Exercise description
Identify every line in the records below that contains the word "visitor", and copy each of those lines in full.

Stored data

....

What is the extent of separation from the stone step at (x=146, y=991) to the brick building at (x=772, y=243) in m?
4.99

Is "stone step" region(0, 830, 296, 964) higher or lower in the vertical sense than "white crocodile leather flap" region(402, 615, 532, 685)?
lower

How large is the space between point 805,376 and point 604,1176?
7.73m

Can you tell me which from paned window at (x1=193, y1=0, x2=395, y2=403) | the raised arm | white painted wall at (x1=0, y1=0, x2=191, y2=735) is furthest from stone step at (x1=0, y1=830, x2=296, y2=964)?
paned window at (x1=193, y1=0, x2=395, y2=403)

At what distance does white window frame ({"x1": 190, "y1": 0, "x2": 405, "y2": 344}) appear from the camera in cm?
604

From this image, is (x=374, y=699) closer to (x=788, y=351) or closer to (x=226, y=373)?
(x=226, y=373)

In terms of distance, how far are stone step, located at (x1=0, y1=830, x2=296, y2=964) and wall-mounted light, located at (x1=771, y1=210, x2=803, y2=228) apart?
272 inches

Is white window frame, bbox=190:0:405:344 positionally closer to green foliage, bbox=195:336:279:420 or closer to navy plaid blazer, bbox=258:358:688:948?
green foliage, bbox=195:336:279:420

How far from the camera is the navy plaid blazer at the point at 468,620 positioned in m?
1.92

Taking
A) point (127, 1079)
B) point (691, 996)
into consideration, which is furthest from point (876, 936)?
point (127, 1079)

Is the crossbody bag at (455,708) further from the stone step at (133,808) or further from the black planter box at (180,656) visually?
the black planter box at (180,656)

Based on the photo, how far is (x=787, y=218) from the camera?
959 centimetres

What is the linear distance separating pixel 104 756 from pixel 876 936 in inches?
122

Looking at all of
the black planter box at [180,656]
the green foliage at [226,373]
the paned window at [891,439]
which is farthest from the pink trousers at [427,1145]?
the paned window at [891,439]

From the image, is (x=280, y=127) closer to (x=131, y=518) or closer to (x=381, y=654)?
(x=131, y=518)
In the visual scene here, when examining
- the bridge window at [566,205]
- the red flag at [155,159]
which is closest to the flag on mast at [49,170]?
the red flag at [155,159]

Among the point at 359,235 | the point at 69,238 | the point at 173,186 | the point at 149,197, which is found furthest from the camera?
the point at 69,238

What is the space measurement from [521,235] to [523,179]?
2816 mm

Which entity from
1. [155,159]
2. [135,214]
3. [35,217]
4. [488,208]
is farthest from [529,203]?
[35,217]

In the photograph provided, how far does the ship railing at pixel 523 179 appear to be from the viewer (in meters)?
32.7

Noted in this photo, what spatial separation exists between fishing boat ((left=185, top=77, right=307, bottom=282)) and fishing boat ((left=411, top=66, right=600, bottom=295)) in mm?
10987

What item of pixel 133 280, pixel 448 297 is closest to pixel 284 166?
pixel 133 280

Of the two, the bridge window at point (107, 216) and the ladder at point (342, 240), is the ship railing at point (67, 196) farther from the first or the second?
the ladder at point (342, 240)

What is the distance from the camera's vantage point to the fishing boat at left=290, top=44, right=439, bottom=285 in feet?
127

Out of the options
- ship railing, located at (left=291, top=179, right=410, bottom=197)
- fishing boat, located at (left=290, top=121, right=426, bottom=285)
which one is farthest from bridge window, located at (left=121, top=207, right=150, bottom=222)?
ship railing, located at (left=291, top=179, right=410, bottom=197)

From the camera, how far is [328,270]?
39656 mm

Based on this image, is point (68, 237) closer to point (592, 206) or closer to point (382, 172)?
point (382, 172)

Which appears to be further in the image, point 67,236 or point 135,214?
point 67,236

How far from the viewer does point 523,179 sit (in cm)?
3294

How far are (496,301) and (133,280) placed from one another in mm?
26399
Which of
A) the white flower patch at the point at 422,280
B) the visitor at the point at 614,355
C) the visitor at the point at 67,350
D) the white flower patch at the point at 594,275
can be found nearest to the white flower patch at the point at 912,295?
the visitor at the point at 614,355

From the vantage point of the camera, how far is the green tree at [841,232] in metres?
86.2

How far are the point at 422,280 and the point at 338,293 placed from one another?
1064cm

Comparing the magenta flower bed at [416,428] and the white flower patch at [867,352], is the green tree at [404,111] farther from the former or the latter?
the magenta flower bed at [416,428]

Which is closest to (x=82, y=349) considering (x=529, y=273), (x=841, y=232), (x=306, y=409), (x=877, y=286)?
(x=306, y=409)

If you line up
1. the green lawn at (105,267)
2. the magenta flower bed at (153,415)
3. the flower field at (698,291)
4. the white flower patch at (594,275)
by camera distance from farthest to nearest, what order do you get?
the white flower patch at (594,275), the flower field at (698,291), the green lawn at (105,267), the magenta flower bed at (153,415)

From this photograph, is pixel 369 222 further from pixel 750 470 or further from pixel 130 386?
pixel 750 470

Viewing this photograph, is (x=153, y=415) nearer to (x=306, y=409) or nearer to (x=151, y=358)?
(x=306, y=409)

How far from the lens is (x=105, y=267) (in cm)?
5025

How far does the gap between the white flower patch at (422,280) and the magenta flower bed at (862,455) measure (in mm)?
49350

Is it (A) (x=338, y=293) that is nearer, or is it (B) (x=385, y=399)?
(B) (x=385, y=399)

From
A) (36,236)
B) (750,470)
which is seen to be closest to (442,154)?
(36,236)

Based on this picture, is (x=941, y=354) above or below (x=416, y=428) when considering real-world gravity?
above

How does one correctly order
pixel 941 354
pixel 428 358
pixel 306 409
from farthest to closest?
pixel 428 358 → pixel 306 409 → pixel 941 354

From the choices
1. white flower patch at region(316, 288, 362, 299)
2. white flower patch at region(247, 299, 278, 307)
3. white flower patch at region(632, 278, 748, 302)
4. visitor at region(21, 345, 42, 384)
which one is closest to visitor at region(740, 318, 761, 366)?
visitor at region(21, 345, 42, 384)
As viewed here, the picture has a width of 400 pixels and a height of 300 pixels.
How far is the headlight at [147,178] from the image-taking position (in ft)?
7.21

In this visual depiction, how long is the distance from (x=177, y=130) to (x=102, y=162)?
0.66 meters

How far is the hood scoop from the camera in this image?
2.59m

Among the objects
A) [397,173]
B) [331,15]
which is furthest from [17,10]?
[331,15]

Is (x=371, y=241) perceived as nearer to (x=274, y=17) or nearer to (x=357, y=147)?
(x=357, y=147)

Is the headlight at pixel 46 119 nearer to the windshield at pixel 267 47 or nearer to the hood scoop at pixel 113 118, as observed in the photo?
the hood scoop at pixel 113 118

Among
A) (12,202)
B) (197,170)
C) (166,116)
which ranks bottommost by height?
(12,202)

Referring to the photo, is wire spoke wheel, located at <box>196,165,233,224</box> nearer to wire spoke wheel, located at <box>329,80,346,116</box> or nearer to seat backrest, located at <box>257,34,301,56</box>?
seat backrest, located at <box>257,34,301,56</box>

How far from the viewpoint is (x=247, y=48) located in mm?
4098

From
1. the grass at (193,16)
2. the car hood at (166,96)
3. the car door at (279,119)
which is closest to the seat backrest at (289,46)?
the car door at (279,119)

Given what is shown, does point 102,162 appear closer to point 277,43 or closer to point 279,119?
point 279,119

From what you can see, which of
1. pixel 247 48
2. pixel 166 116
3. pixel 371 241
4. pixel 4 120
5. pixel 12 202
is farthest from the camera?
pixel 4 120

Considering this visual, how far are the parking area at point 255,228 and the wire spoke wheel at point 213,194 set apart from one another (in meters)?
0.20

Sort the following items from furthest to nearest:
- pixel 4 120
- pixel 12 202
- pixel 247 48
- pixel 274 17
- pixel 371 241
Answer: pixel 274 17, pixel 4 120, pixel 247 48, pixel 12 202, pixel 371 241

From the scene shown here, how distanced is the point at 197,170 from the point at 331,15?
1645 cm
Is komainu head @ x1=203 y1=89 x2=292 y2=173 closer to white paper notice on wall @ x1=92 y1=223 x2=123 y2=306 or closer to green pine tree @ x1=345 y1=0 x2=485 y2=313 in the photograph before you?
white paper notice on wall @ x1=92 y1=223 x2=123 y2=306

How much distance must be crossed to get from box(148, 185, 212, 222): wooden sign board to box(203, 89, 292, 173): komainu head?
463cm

....

Solution for this task
B) the visitor at the point at 614,355
C) the visitor at the point at 67,350
the visitor at the point at 614,355
4. visitor at region(21, 345, 42, 384)
which one is closest to visitor at region(740, 318, 761, 366)?
visitor at region(21, 345, 42, 384)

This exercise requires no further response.